• Stated problem: How many lines in the listing below contain the string "evenodd"? Reply with the number alone.

#### Provided entries

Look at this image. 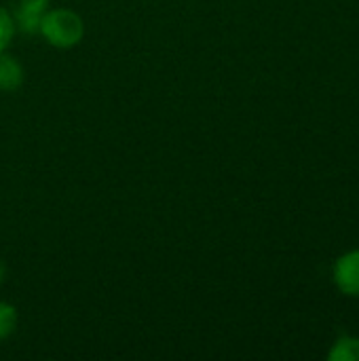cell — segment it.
I'll return each instance as SVG.
<instances>
[{
    "instance_id": "cell-1",
    "label": "cell",
    "mask_w": 359,
    "mask_h": 361,
    "mask_svg": "<svg viewBox=\"0 0 359 361\" xmlns=\"http://www.w3.org/2000/svg\"><path fill=\"white\" fill-rule=\"evenodd\" d=\"M38 34L55 49H72L85 36V21L70 8H51L42 15Z\"/></svg>"
},
{
    "instance_id": "cell-2",
    "label": "cell",
    "mask_w": 359,
    "mask_h": 361,
    "mask_svg": "<svg viewBox=\"0 0 359 361\" xmlns=\"http://www.w3.org/2000/svg\"><path fill=\"white\" fill-rule=\"evenodd\" d=\"M332 281L341 294L359 298V250L345 252L332 267Z\"/></svg>"
},
{
    "instance_id": "cell-3",
    "label": "cell",
    "mask_w": 359,
    "mask_h": 361,
    "mask_svg": "<svg viewBox=\"0 0 359 361\" xmlns=\"http://www.w3.org/2000/svg\"><path fill=\"white\" fill-rule=\"evenodd\" d=\"M49 11V0H17L13 21L23 34H38L40 19Z\"/></svg>"
},
{
    "instance_id": "cell-4",
    "label": "cell",
    "mask_w": 359,
    "mask_h": 361,
    "mask_svg": "<svg viewBox=\"0 0 359 361\" xmlns=\"http://www.w3.org/2000/svg\"><path fill=\"white\" fill-rule=\"evenodd\" d=\"M23 78H25L23 66L11 53L2 51L0 53V91L4 93L17 91L23 85Z\"/></svg>"
},
{
    "instance_id": "cell-5",
    "label": "cell",
    "mask_w": 359,
    "mask_h": 361,
    "mask_svg": "<svg viewBox=\"0 0 359 361\" xmlns=\"http://www.w3.org/2000/svg\"><path fill=\"white\" fill-rule=\"evenodd\" d=\"M330 361H359L358 336H341L328 353Z\"/></svg>"
},
{
    "instance_id": "cell-6",
    "label": "cell",
    "mask_w": 359,
    "mask_h": 361,
    "mask_svg": "<svg viewBox=\"0 0 359 361\" xmlns=\"http://www.w3.org/2000/svg\"><path fill=\"white\" fill-rule=\"evenodd\" d=\"M17 322H19L17 309L11 302L0 300V341H6L17 330Z\"/></svg>"
},
{
    "instance_id": "cell-7",
    "label": "cell",
    "mask_w": 359,
    "mask_h": 361,
    "mask_svg": "<svg viewBox=\"0 0 359 361\" xmlns=\"http://www.w3.org/2000/svg\"><path fill=\"white\" fill-rule=\"evenodd\" d=\"M15 21H13V15L0 6V53L8 49L13 36H15Z\"/></svg>"
},
{
    "instance_id": "cell-8",
    "label": "cell",
    "mask_w": 359,
    "mask_h": 361,
    "mask_svg": "<svg viewBox=\"0 0 359 361\" xmlns=\"http://www.w3.org/2000/svg\"><path fill=\"white\" fill-rule=\"evenodd\" d=\"M6 273H8V271H6V264H4V262H2V258H0V286H2V283H4V279H6Z\"/></svg>"
}]
</instances>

########

• Correct response: 8